[Dataset Boundary: Start]
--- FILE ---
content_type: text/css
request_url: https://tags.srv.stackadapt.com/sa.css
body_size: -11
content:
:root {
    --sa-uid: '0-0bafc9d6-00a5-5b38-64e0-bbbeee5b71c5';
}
[Dataset Boundary: End]
*Task goal*. Each line above is to be copied exactly as written.

*Output for this exercise*.
--- FILE ---
content_type: text/css
request_url: https://tags.srv.stackadapt.com/sa.css
body_size: -11
content:
:root {
    --sa-uid: '0-0bafc9d6-00a5-5b38-64e0-bbbeee5b71c5';
}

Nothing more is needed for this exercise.